Selected passage:
━━━━
Could you imagine living in that kind of world?  

During advent it is easy to look ahead to Christmas knowing that we are celebrating the birth of our Savior.  But especially at this time of year we are supposed to wait.  To hope.  To long for something different.  The tree is decorated, Christmas baking is under way, and the kids open the advent calendar and often comment that they simply "can't wait for Christmas!"

In many ways this season also reminds us of our opportunity as missionaries.  Have you ever paused to consider that in the world today are millions of people who are stuck in the long winter of Narnia?  Young people all over the world are longing for something different and are looking for meaning, purpose and something beyond their everyday life.  

What they are looking for is Jesus.  

I've been reading the Chronicles of Narnia to Daniel & Mattea, and the genius of Lewis is that he tells a story of a place that though mythical, causes us to think about our own world.  Just as Lucy, Edmund, Susan and Peter were called by Aslan, despite their imperfections, to break the enemy's grip over Narnia, the Lord continues to call His people today to be ambassadors of His kingdom.
━━━━
Written exercise 1:
For each statement, say whether it agrees with the passage on Advent and Narnia, and quote the words that decide it: (a) The writer has been reading the Chronicles of Narnia to Daniel and Mattea. (b) Aslan called Lucy, Edmund, Susan and Peter because they had no imperfections. (c) Young people around the world are looking for meaning and purpose.
Written exercise 2:
Copy the passage on Advent and Narnia word for word, from "Could you imagine" up to and including "for is Jesus.".
The records that follow have no connection to the passage on Advent and Narnia.
━━━━
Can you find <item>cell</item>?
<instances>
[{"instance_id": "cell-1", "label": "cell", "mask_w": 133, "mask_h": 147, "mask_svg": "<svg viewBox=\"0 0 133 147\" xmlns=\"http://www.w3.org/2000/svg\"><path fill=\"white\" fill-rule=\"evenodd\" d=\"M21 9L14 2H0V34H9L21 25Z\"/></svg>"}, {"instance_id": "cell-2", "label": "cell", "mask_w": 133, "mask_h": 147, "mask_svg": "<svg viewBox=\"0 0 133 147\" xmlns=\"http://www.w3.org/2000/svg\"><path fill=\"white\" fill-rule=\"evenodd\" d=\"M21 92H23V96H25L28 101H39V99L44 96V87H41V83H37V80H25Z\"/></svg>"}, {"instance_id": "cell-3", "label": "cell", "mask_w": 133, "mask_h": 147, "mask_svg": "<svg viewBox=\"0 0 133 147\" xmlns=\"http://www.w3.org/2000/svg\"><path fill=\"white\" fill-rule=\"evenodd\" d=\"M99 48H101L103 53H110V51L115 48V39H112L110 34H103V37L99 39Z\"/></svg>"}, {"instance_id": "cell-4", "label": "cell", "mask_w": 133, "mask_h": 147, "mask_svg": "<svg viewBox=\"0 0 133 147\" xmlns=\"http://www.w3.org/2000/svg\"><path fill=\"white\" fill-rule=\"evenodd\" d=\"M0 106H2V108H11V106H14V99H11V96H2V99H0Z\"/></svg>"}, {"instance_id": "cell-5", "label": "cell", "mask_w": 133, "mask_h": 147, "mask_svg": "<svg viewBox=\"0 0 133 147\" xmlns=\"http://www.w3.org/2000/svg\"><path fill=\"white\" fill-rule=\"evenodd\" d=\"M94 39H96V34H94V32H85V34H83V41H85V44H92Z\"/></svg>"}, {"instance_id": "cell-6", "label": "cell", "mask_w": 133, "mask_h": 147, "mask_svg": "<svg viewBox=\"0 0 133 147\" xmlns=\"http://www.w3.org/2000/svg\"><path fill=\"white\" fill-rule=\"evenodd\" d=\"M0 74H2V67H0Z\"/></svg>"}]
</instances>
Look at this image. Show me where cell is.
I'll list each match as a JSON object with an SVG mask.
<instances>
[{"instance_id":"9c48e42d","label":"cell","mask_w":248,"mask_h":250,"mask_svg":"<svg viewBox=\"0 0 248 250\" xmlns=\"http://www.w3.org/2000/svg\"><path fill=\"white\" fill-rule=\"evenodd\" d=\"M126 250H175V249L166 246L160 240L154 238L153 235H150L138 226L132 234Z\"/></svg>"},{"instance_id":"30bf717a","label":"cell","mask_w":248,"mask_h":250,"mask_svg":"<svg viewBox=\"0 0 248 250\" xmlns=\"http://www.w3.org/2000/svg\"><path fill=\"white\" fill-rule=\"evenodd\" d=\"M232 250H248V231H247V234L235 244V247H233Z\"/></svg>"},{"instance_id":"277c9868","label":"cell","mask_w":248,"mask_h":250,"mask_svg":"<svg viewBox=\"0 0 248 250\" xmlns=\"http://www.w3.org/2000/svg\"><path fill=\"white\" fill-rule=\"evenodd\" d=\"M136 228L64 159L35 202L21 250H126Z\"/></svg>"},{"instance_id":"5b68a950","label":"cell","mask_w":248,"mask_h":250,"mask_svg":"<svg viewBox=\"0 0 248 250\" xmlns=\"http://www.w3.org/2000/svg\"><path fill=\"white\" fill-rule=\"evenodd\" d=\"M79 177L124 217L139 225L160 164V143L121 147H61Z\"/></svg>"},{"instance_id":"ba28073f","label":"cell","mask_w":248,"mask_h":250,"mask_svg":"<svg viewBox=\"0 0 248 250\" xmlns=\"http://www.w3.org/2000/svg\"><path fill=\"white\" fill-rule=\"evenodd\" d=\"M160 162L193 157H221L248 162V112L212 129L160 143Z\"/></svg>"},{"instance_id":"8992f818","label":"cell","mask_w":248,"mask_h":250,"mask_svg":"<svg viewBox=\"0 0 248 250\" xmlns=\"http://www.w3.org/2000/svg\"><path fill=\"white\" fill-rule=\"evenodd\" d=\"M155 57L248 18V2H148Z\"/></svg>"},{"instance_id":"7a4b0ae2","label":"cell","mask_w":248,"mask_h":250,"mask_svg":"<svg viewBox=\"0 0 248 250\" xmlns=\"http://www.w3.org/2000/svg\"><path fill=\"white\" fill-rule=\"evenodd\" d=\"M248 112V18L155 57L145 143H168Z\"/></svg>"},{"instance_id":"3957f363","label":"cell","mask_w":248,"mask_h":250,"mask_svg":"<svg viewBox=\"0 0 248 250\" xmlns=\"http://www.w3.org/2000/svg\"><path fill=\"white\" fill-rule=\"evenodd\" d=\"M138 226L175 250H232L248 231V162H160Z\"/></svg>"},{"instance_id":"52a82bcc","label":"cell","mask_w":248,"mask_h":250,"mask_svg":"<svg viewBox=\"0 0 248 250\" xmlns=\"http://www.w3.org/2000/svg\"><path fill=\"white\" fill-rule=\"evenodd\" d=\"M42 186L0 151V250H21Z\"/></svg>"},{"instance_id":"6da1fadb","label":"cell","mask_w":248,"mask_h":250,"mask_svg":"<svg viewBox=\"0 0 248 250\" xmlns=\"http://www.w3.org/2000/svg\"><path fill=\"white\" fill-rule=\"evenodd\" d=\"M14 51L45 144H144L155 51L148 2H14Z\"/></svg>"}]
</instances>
━━━━
Written answer 1:
(a) Yes: "I've been reading the Chronicles of Narnia to Daniel & Mattea"
(b) No: "despite their imperfections"
(c) Yes: "are looking for meaning, purpose and something beyond their everyday life"

Written answer 2:
Could you imagine living in that kind of world?  

During advent it is easy to look ahead to Christmas knowing that we are celebrating the birth of our Savior.  But especially at this time of year we are supposed to wait.  To hope.  To long for something different.  The tree is decorated, Christmas baking is under way, and the kids open the advent calendar and often comment that they simply "can't wait for Christmas!"

In many ways this season also reminds us of our opportunity as missionaries.  Have you ever paused to consider that in the world today are millions of people who are stuck in the long winter of Narnia?  Young people all over the world are longing for something different and are looking for meaning, purpose and something beyond their everyday life.  

What they are looking for is Jesus.